Now imagine George Bush, "The Decider," saying something like Tracy McGrady: “I decided to go to war with Iraq. It was one of my early policy aims and 9/11 only steeled my resolve to do it. Yes, I had advisers who favored it, but I didn't have to take their advice. I take responsibility for our failure there, and I'm going to do everything I can to get our troops back home. We’ve lost and it’s on me." Yes, imagine.

One of the great things about sports, for all the criticism of salaries and steroids, is that athletes can tell the simple truth about success and failure. They can sometimes even speak about it in the first person, like McGrady. For Bush it’s mainly “we” when he speaks about the war, and not the magisterial “we” of the Queen, but the “we” that implies a country united. Spin, spin, spin.

Bush rails against violence of fanatics, but what is he? His invasion of Iraq has resulted in more violence than if we had not invaded. (Here I say “we” because Congress and the American people initially supported the war, though we now know, recently confirmed by the former head of the CIA, that intelligence was manipulated for political purposes.)

Although it is painfully obvious that the Iraqis are worse off now than under Saddam, Bush remains a true believer in his cause. I don't think he's mad; I don't think he's evil; I don't think he's merely misguided; I think he actually believes in what he's doing and expects history to justify his course. This qualifies him as a fanatic, since one definition of a fanatic is someone who continues to believe in and act upon an ideal when all facts point to the contrary. How have suicide bombers advanced the Palestinian cause? How has the invasion of Iraq made the world safer? Facts don’t matter to fanatics.

Bush believes that democracy is the best defense against terrorism, and in this he may be right.

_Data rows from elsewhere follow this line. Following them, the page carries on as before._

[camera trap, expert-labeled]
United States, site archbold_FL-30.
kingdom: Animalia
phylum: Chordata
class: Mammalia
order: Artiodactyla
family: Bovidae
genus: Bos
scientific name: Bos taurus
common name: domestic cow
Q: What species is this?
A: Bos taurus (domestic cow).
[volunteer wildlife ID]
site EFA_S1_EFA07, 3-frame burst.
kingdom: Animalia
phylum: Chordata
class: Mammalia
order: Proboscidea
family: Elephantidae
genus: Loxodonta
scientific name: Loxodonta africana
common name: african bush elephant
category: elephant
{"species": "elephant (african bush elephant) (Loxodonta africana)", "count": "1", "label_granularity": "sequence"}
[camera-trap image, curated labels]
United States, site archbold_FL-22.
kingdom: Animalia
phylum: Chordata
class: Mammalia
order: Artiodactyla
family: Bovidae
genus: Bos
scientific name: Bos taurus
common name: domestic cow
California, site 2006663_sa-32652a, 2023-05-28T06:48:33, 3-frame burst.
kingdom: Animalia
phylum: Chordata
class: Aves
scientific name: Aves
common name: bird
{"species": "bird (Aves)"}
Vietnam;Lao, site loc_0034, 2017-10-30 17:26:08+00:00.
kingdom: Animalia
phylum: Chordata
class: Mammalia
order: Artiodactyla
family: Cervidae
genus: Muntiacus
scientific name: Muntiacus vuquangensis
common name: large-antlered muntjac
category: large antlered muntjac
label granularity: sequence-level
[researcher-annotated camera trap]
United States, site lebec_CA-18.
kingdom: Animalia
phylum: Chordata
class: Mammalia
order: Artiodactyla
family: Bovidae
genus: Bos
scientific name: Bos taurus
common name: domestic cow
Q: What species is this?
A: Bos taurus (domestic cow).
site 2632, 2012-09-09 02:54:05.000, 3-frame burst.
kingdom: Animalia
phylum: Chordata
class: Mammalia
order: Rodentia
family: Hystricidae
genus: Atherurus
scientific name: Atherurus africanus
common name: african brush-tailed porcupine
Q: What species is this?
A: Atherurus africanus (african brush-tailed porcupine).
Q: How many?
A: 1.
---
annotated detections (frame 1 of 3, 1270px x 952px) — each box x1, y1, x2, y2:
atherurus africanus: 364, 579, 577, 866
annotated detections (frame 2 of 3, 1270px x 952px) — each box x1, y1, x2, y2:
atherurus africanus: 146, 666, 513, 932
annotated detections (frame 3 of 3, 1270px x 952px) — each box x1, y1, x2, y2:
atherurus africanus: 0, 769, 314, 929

But history teaches us that you can't impose democracy on a backwards society. Such a society must first go through a period of dictatorship, to guarantee order so material progress can be made for its citizens, what Ataturk did for Turkey and Deng Xiaoping did for China.

David Halberstam’s recent death reminds us of the irony of his book, The Best and the Brightest, which exposed a cadre of intelligent, accomplished men whose hubris—a failure to grasp both history and the limits of American power— steered us into the (as yet) still greater quagmire of Viet Nam.

Unlike Tracy McGrady, Bush doesn’t believe he’s lost the playoffs. As president all he has to do is use his executive power to extend the series. Convinced his principles are right, reality doesn’t concern him. “Right makes might” is a laughable approach to foreign policy—unless the leader of the free world tries to make a Sunday School lesson out of it. 36,000 more troops are scheduled to be sent to Iraq. Does this mean the first troop “surge” failed? No, the series has just been extended. And comedy has become tragedy.